Despite his misalignment with the Republican hierarchy, the Left has an even greater revulsion for Stockman. Since the crisis, he has become perhaps the most respected figure (with the possible exception of Alan Meltzer) to take the position that a system based on fiat currency is doomed. Those who most visibly argue these points, like Ron and Rand Paul, and myself, come from the libertarian movement. As a result, we can be easily dismissed as cranks. However, Stockman was once a card-carrying member of the power elite. His embrace of these principles is taken more seriously and is thus ripe for instant attack from liberal economists.
While the usual suspects of Jared Bernstein and Joe Wiesenthal weighed in with heaps of invective, the loudest heckles have come from, whom else, Paul Krugman. He began his multi-post campaign by questioning the "mystery" of why the New York Times would sully Krugman's own gravitas by forcing him to share column inches with someone as "non serious" as Stockman. He then offers the back of his hand:
"I thought Stockman would offer some kind of real argument, some presentation, however tendentious, of evidence. Instead it's just a series of gee-whiz, context- and model-free numbers embedded in a rant - and not even an interesting rant. It's cranky old man stuff." For the record, Stockman is only 66.
In actuality, Stockman's NYT piece offers a litany of objectively dismal facts and cogent explanations of how we got here.
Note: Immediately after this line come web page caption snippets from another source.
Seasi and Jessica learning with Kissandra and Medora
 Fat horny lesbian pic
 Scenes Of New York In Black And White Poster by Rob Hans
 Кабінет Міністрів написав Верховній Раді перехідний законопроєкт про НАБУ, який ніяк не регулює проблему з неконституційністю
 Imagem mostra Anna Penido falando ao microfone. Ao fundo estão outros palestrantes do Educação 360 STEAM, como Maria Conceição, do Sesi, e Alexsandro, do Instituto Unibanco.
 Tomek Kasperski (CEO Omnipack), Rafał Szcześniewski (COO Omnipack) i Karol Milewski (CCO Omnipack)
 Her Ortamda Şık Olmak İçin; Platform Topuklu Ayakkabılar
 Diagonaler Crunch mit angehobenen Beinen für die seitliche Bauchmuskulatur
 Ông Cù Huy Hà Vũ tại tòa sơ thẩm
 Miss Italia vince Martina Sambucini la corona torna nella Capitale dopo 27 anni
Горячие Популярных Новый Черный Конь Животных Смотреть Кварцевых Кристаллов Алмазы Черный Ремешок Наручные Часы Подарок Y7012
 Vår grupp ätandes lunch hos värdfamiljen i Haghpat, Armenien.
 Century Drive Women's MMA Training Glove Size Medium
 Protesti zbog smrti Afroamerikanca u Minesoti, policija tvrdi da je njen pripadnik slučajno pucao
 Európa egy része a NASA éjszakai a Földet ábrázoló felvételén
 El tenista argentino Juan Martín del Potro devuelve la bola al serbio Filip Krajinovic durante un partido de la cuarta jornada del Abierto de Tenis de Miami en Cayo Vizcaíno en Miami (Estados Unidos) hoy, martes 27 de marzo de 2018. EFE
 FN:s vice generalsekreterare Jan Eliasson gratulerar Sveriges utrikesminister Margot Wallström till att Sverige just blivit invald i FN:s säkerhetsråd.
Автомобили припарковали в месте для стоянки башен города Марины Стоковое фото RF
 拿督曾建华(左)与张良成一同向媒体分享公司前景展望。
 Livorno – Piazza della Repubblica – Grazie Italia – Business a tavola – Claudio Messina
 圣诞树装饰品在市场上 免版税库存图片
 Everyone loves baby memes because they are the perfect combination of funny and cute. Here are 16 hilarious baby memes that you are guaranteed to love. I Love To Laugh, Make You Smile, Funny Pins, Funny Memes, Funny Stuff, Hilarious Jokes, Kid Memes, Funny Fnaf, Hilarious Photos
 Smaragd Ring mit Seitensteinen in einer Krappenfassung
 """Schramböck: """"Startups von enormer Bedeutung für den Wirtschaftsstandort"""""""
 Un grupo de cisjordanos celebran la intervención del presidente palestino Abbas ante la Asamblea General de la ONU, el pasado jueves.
While most are celebrating the nominal high of U.S. stocks (see my recent analysis of the current rally), he points out that in the five and half years it has taken for the S&P 500 to set a new high, "Real median family income growth has dropped 8 percent, and the number of full-time middle class jobs, 6 percent. The real net worth of the 'bottom' 90 percent has dropped by one-fourth. The number of food stamp and disability aid recipients has more than doubled to 59 million, about one in five Americans." But Krugman fails to find the currency of his stock and trade, the macro-economic statistical models that attempt to describe how an economy works. In truth, those academic ordeals only matter in getting tenure and impressing the global elite. The real economy is much easier to understand.
Case in point: Stockton, California, which on Monday became the largest U.S. city to file for bankruptcy protection. Stockton, a city of 300,000 and two hours from San Francisco, is following the path blazed by many smaller California municipalities that have been unable to support lavish spending, salary and pension guarantees. And although Stockton has tightened its belt over the last few years (unlike similarly bankrupt San Bernadino, which is not even trying), it lacks the capacity to close the gap. Despite its enormous advantages in geography, infrastructure and location, the city is too bloated with government and clogged with taxes and regulation to allow for robust growth. As a result, Stockton is looking to pin the losses on its creditors.
As Stockman makes clear, the United States has been plagued by the same problems that doomed Stockton. His critics argue that the Federal Reserve's printing press provides a foolproof immunity to such pedestrian problems. But in the end, these paper protections will only exist on paper. We're all Stocktonians now.